Was ist also die Lösung? Ganz einfach: Stärken-Management statt Talentmanagement! Wenn genau eruiert wird, welcher Mitarbeiter oder Bewerber welche Stärken mitbringt und für welche Tätigkeiten er oder sie sich am besten eignet, muss man sich um Talent- Management keine Sorgen mehr machen und auch nicht die dabei entstehenden Lücken und Problemfelder in Kauf nehmen. Das spart im Unternehmen Zeit und Geld, steigert die Motivation der Mitarbeiter und sorgt so dafür, dass sie Höchstleistungen bringen können. Dies erhöht den Unternehmenserfolg, aber auch die Karriereerfolge der einzelnen Mitarbeiter und verbessert sogar deren Gesundheit: wer motiviert an seine Arbeit geht, wird bessere Ergebnisse erzielen, arbeitet effektiver und ist psychisch und körperlich weniger belastet. Wenn Mitarbeiter ihre Stärken im Beruf einsetzen können, wirkt sich dies auch positiv auf das Klima im Team oder der Abteilung aus, weil jeder Mitarbeiter sich voll und ganz mit seiner Tätigkeit identifiziert und kein Neid, Missgunst oder Hin- und Herschieben lästiger Aufgaben entsteht.

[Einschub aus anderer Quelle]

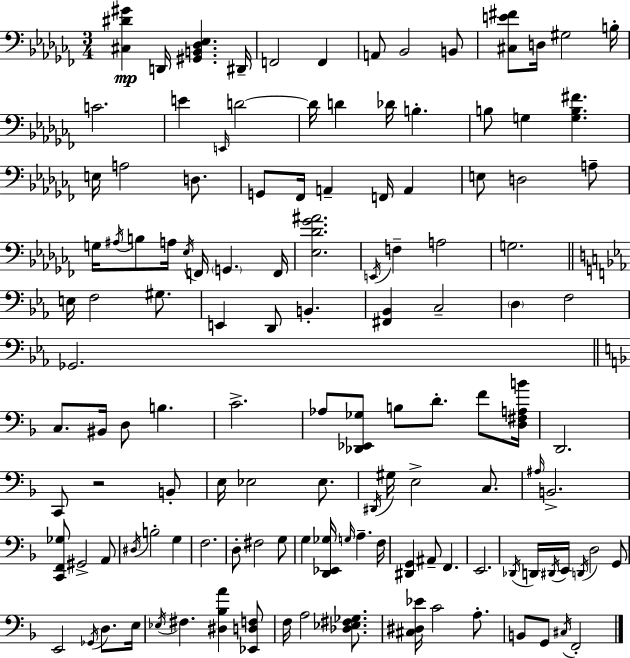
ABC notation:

X:1
T:Untitled
M:3/4
L:1/4
K:Abm
[^C,^D^G] D,,/4 [^G,,B,,_D,_E,] ^D,,/4 F,,2 F,, A,,/2 _B,,2 B,,/2 [^C,E^F]/2 D,/4 ^G,2 B,/4 C2 E E,,/4 D2 D/4 D _D/4 B, B,/2 G, [G,B,^F] E,/4 A,2 D,/2 G,,/2 _F,,/4 A,, F,,/4 A,, E,/2 D,2 A,/2 G,/4 ^A,/4 B,/2 A,/4 _E,/4 F,,/4 G,, F,,/4 [_E,_D_G^A]2 E,,/4 F, A,2 G,2 E,/4 F,2 ^G,/2 E,, D,,/2 B,, [^F,,_B,,] C,2 D, F,2 _G,,2 C,/2 ^B,,/4 D,/2 B, C2 _A,/2 [_D,,_E,,_G,]/2 B,/2 D/2 F/2 [D,^F,A,B]/4 D,,2 C,,/2 z2 B,,/2 E,/4 _E,2 _E,/2 ^D,,/4 ^G,/4 E,2 C,/2 ^A,/4 B,,2 [C,,F,,_G,]/2 ^G,,2 A,,/2 ^D,/4 B,2 G, F,2 D,/2 ^F,2 G,/2 G, [D,,_E,,_G,]/4 G,/4 A, F,/4 [^D,,G,,] ^A,,/2 F,, E,,2 _D,,/4 D,,/4 ^D,,/4 E,,/4 D,,/4 D,2 G,,/2 E,,2 _G,,/4 D,/2 E,/4 _E,/4 ^F, [^D,_B,A] [_E,,D,F,]/2 F,/4 A,2 [_D,_E,^F,_G,]/2 [^C,^D,_E]/4 C2 A,/2 B,,/2 G,,/2 ^C,/4 F,,2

Wie sieht das nun konkret aus? Zunächst ist Umdenken gefragt: Defizitorientierte Fragen wie die folgenden sollten vermieden werden: „Welche Kompetenzen fehlen dem Mitarbeiter? Wo muss ich schnell eine Lücke schließen, weil eine Stelle nicht besetzt ist? Mit welchen Schwächen eines neuen Mitarbeiters muss ich leben, weil ich niemanden sonst finde, bzw. welche kann ich eliminieren?“ Wesentlich besser sind diese Fragen: „Welche Stärken bringt ein Bewerber oder Mitarbeiter mit und wo kann ich ihn optimal einsetzen, damit er seine Stärken voll entfalten kann?“ Diese Denkweise sollte im Sinne einer Stärkenkultur fest im gesamten Unternehmen verankert sein – vom Senior Management bis zu den Teamleitern, die dieses Prinzip auf Mikroebene in ihren Teams einsetzen. So kann es sein, dass nach dem Weggang eines Mitarbeiters in einem Team gar keine neue Stelle geschaffen werden muss, weil die Aufgaben auf die vorhandenen Mitarbeiter verteilt werden können, die diese viel schneller erledigen können, weil sie ihren Stärken entsprechen. Oder ein neuer Mitarbeiter wird eingestellt, dessen Stärken viel besser auf die Tätigkeit passen als die des vorherigen Mitarbeiters, sodass das Team und auch die Führungskraft entlastet werden. Personalentwicklungsmaßnahmen sind erfolgversprechender, wenn sie stärkenorientiert vorgehen, denn es werden schneller und bessere Ergebnisse erzielt. Gezielte Personalentwicklung, die sich darauf fokussiert, die Stärken der Mitarbeiter hervorzuheben und an diesen zu arbeiten, ist somit für das Unternehmen kostengünstiger und erfolgversprechender.
Stärken-Management ist das neue Talent-Management und die richtige Antwort auf die Herausforderungen der heutigen Zeit. Denn höher, schneller, weiter kommt man nicht, wenn die eigenen Schwächen einen am Boden halten, sondern wenn man durch seine Stärken einen echten Vorsprung erzielt.